Jordon Williams, head boy at Calabar High School, told the Sunday Observer that the Sixth Form Pathway Programme is commendable.
“I support the mandating of sixth form by the Ministry of Education as too many of our youths leave school and have no idea what is it that they want to pursue in life and are led astray by the wrong crowd, resulting in crime and violence, teenage pregnancy and unemployment. I benefitted, as I am head boy of Calabar High School and being in sixth form has granted me that opportunity to better my leadership skills, explore the different educational opportunities that are offered and has helped in my overall self-development for the wider life to be.”
Williams said: “Some benefits of the sixth form matriculation are that firstly, it allows students to properly prepare their minds as to where they see their future heading as they won't be rushed from fifth form straight into university life and it also helps in better preparedness for university courses considering how the CAPE curriculum is set up for each subject.
“Sixth formers are viewed as the senior students and are looked upon as being more reliable, more responsible, more mature and are expected to represent the school at the highest standard. The acquisition of these positions will help in applying process to their designated universities,” Williams continued.
Theronie Hunt, head girl of St Hugh's High School said the importance of education after high school is transitioning from a gender-based proclivity that advocates education mainly for women, to one that introduces the significance to our young men.
“We must promote an environment in which the matriculation of young males to sixth form programmes become embedded in our educational system in the imminent future. In essence, it provides young men with the opportunity to develop themselves both academically and personally to a greater extent than the typical secondary educational experience. This programme can introduce more adept young males to Jamaica's workforce,” she said.

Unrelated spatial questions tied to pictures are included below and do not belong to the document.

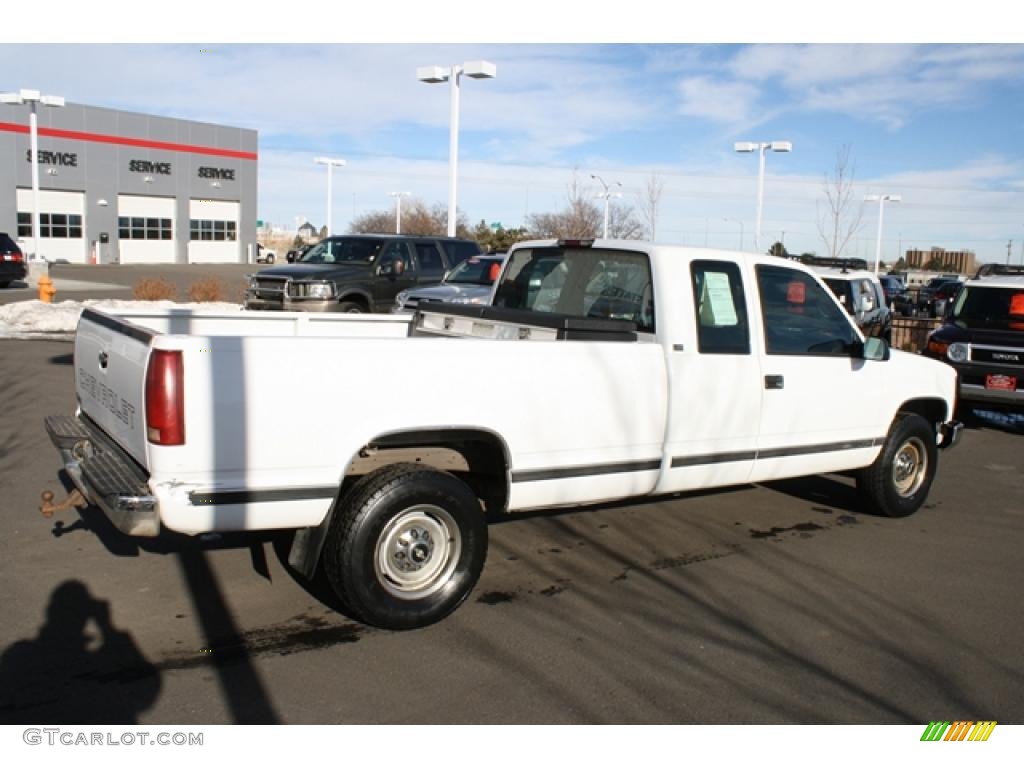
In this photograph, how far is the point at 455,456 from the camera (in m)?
5.12

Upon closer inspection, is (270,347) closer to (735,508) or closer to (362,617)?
(362,617)

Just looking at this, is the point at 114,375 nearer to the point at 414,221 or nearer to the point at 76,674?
the point at 76,674

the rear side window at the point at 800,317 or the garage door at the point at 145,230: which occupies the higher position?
the garage door at the point at 145,230

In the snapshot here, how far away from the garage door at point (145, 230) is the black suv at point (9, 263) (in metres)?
28.6

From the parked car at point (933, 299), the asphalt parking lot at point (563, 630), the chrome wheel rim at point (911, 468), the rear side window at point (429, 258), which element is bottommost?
the asphalt parking lot at point (563, 630)

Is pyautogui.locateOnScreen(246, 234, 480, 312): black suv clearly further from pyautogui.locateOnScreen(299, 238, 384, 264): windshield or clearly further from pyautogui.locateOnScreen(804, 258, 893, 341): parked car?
pyautogui.locateOnScreen(804, 258, 893, 341): parked car

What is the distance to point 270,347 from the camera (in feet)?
13.6

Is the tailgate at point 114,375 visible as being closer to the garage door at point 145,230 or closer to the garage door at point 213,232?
the garage door at point 145,230

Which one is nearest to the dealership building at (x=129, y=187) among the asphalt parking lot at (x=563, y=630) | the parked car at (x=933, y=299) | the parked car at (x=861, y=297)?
the parked car at (x=933, y=299)

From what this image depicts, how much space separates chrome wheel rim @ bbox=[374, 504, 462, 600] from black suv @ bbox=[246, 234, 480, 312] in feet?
34.1

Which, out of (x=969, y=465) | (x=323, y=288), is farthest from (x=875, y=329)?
(x=323, y=288)

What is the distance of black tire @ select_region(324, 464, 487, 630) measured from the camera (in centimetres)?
449

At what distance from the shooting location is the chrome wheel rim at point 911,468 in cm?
725

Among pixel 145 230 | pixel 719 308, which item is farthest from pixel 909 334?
pixel 145 230
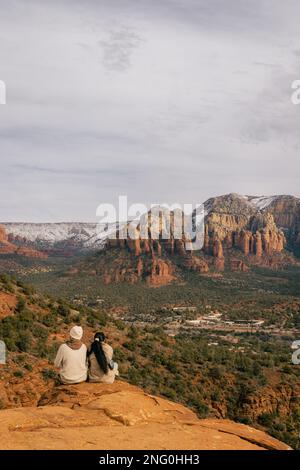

Roberto Morgan, head boy at St Jago High School, also agrees with sixth form being compulsory.
“Objections to this decision would ruminate over the expenses to be sustained by parents and students, the facilitation of this programme within secondary institutions, as well as the measures that would be implemented for students if they fail to matriculate. Although pertinent questions and concerns can be voiced on this matter, there are good initiatives that the Government can take and are currently effectuating to resolve them, the Sixth Form Pathways programme, for example,” he said.
“We know the working world is very competitive and university is certainly not for the weak. This therefore means that schools and students need to exert more effort in building a solid foundation and assuring their readiness. Students need to be mature, well-informed, disciplined and academically inclined before entering colleges and universities, thereby making sixth form very relevant. In addition, sixth form is a useful time for youths to discover and re-discover their passions and career aspirations, while linking it to their competencies.”